Exploring the Tidyverse, a modern R "dialect"


  • Use the dplyr package to manipulate data frames in efficient, clear, and intuitive ways.
  • Use select() to retain specific columns when creating subsetted data frames.
  • Use filter() to create a subset by rows using logical tests to determine whether a row should be kept or gotten rid of.
  • Use group_by() and summarize() to generate summaries of categorical groups within a data set.
  • Use mutate() to create new variables using old ones as inputs.
  • Use rename() to rename columns.
  • Use arrange() to sort your data set by one or more columns.
  • Use pipes (%>%) to string dplyr verbs together into “paragraphs.”
  • Remember that order matters when stringing together dplyr verbs!
  • Every ggplot graph requires a ggplot() call, a data set, some mapped aesthetics, and one or more geometries. Mixing and matching data and their types, aesthetics, and geometries can result in a near-infinite number of different base graphs.

  • Mapping an aesthetic means linking a visual component of your graph, such as colors or a specific axis, to either a column of data in your data set or to a constant value. To do the former, you must use the aes() function. To do the latter, you can use aes(), but you don’t need to.

  • Aesthetics can be mapped (and data sets provided) globally within the ggplot() call, in which case they will apply to all map components, or locally within individual geom_*() calls, in which case they will apply only to that element.

  • If you want to adjust the appearance of any aesthetic, use the appropriate scale_*() family function.

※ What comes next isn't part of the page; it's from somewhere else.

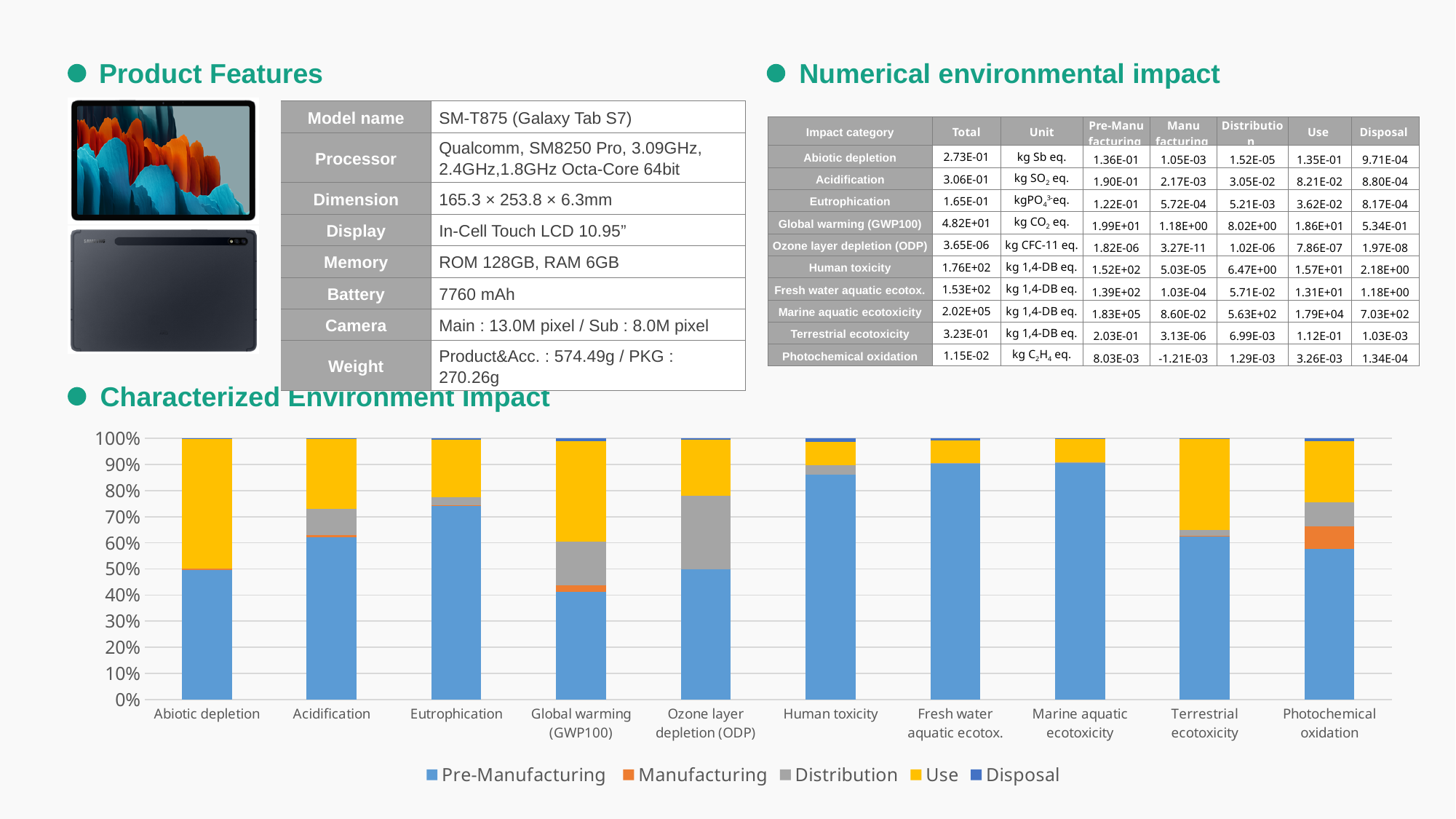
What kind of chart is shown under "Characterized Environment Impact"? Stacked bar chart How many impact categories are plotted along the x axis of the chart? 10 Is the Pre-Manufacturing share for Global warming (GWP100) greater or less than 50%? less Which has a larger Manufacturing share: Photochemical oxidation or Abiotic depletion? Photochemical oxidation Which colour represents the Use series in the chart legend? Yellow Which has a larger Pre-Manufacturing share: Acidification or Human toxicity? Human toxicity Which impact category has the largest Distribution share in the chart? Ozone layer depletion (ODP) Is the Pre-Manufacturing share for Human toxicity greater or less than 80%? greater Is the Pre-Manufacturing share for Eutrophication greater or less than 70%? greater How many series does the chart legend list? 5 Which impact category has the smallest Pre-Manufacturing share in the chart? Global warming (GWP100) Which impact category has the largest Use share in the chart? Abiotic depletion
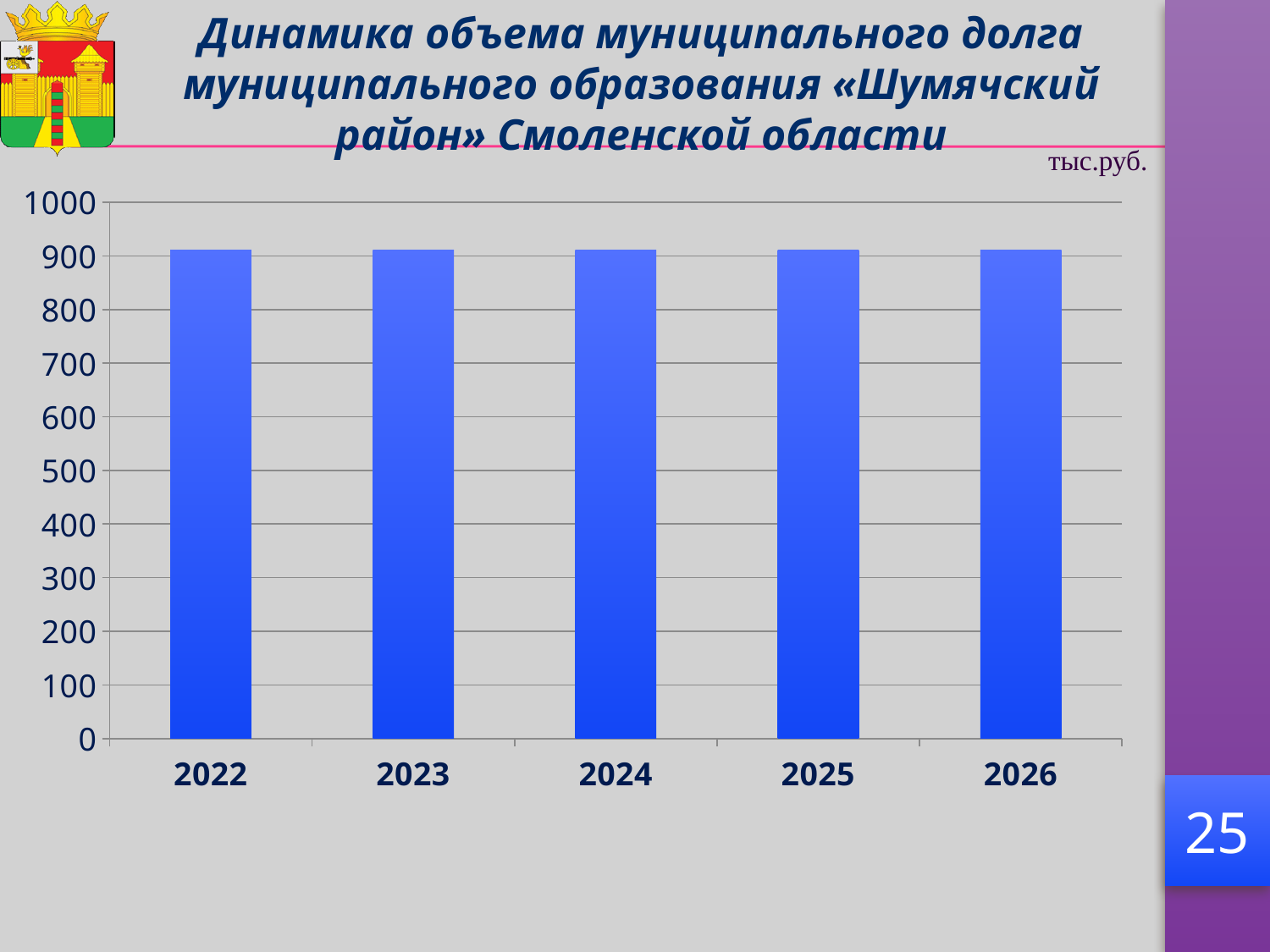
What is the first year shown on the x axis? 2022 What unit of measurement is indicated above the chart? тыс.руб. Is the value for 2024 greater or less than 1000? less Is the value for 2026 greater or less than 500? greater Is the value for 2025 greater or less than 1000? less What kind of chart is shown on the slide? bar chart Do the values rise, fall or stay flat from 2022 to 2026? stay flat How many years are shown on the x axis of the chart? 5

  • If you want to adjust the appearance of any text box, line, or rectangle, use the theme() function, the proper parameter, and the appropriate element_*() function.

  • In ggplot commands, the + operator is used to (literally) add additional components or layers to a graph. If multiple layers are added, the layers added later in the command will appear on top of layers specified earlier in the command and may cover them up. If multiple, conflicting specifications are given for a property in the same ggplot command, whichever specification is given later will “win out.”

  • Craft a single theme() command you can use to provide consistent base styling for every one of your graphs!

  • Use faceting to automatically create a series of sub-panels, one for each member of a grouping variable, that will share the same aesthetics and design properties.

  • Use the ggsave() function to programmatically save ggplots as image files with the desired resolution, size, and file type.

  • Use the tidyr package to reshape the organization of your data.
  • Use pivot_longer() to go towards a “longer” layout.
  • Use pivot_wider() to go towards a “wider” layout.
  • Recognize that “longness” and “wideness” is a continuum and that your data may not be as “long” or as “wide” as they could be.
  • Recognize that there are advantages and disadvantages to every data layout.

Control Flow--if() and for()


  • Use if and else to have R make choices on the fly for you with respect to what operations it should do.
  • Use for to repeat operations many times.

Vectorization


  • Use vectorized operations instead of loops.

Functions Explained


  • Use function to define a new function in R.
  • Use parameters to pass values into functions.
  • Use stopifnot() to flexibly check function arguments in R.
  • Load functions into programs using source().